Tuesday 9 August 2011

Of Virginia Woolf

You filled your pockets with stones,
a seed-sower sowing nothing,
nothing to cast away.

It must have been cold as you went down.
The bite of March water
must have brought blood
rushing in panic to your skin.
A gasp, perhaps,
as your chest submerged.
(Were you beyond gasping?
Were you so far behind the veil?)

And then the silence.
The hiss of water against the ears,
the stirred up mud against your startled eyes.
The water cold in your palms
and cold in your unravelling hair
and cold through your clothes
to your naked skin. And
the weight inside would hold you,
stronger than stones.

You stood, perhaps, for a time,
a naiad in the depths,
hair taken with the flow
until you sank full-faced and weary
into the soft silt bed.

Monday 1 August 2011

Hung

By night I climb the scaffold.
Step, step, metallic uncertainty,
the slip-threat hanging, torch swaying,
an angler-fish bait hovering in the thickened air.
Its pool hits grass and rough-stoned walls.
Its pool hits slate, each square a sheaf pressed hard by time,
layering the roof, book-like, each a story in itself.
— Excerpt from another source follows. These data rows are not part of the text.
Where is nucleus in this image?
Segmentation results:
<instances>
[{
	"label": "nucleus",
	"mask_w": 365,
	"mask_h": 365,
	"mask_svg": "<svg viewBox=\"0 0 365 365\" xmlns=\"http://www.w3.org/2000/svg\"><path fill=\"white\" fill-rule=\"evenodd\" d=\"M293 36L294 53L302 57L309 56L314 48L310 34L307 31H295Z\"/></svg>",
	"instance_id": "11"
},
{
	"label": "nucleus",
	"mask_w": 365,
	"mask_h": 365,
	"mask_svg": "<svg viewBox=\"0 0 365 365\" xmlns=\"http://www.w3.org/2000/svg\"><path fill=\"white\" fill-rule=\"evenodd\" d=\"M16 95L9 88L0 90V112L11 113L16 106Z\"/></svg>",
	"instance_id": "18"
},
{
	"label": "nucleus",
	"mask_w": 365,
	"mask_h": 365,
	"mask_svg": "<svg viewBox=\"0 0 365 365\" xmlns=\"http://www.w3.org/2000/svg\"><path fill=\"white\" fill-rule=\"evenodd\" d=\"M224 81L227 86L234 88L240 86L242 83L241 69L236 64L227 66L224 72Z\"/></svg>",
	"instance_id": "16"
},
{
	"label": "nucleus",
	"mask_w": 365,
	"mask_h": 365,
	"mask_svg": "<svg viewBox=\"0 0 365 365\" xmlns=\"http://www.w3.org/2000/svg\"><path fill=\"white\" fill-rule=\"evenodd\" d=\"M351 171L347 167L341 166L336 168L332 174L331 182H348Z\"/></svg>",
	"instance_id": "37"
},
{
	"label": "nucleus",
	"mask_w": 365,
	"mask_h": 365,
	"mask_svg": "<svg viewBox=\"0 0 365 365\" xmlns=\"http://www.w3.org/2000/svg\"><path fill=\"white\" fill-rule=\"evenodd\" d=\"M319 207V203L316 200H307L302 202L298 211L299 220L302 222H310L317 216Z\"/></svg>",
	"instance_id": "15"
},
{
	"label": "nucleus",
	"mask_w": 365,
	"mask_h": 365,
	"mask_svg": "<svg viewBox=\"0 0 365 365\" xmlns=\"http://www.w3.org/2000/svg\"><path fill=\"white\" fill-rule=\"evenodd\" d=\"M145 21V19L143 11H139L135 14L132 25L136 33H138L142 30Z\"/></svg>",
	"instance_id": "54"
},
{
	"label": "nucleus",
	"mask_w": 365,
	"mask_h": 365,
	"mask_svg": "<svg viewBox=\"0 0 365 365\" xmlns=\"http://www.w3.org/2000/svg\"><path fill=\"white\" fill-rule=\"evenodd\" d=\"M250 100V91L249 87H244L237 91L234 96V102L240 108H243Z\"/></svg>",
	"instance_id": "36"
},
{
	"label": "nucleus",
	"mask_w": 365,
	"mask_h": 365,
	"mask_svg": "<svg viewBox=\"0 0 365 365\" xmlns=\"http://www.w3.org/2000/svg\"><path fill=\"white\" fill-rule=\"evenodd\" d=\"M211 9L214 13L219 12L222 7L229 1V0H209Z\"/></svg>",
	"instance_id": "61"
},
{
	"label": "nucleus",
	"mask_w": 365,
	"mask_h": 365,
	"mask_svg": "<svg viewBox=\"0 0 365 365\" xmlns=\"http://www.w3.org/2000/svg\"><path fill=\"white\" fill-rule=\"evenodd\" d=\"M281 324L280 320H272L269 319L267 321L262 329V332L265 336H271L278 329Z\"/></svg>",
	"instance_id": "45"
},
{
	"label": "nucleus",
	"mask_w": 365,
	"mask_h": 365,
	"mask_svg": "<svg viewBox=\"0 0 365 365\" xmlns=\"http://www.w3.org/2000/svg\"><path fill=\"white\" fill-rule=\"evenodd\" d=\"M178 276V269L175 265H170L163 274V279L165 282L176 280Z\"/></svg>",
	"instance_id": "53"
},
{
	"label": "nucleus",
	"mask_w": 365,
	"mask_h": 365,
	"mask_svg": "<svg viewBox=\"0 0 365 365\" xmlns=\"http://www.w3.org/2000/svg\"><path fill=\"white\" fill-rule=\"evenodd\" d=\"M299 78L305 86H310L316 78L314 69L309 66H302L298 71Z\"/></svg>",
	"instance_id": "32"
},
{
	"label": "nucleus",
By night I settle my back on planks elevated
to greatness, a lifeboat up high,
mortar dust skimming my clothes.
Cold pins me down, bone-deep, empty.
I settle and stare, plunging deep to the world above,
the night sky a pool, a clarity hanging still,
a vertigo waiting to happen. Each star
a point of magnitude too great, too small,
to be believed. Each star caught, still,
a point in a scatter of billions, billions
of miles between us, too profound
to be likened to mundane things.
Ice-cold, they seem, remote and frozen
but each a maelstrom in itself, watching,
glitter-eyed, white-hot.

I think that making love in this
cold thin air, high up, pressed by stars,
pressed by scaffold boards powdered with mortar,
would be an explosive thing. It would
be a tumbling on the edge, quick, cold,
vital, once-in-a-lifetime. Impossible.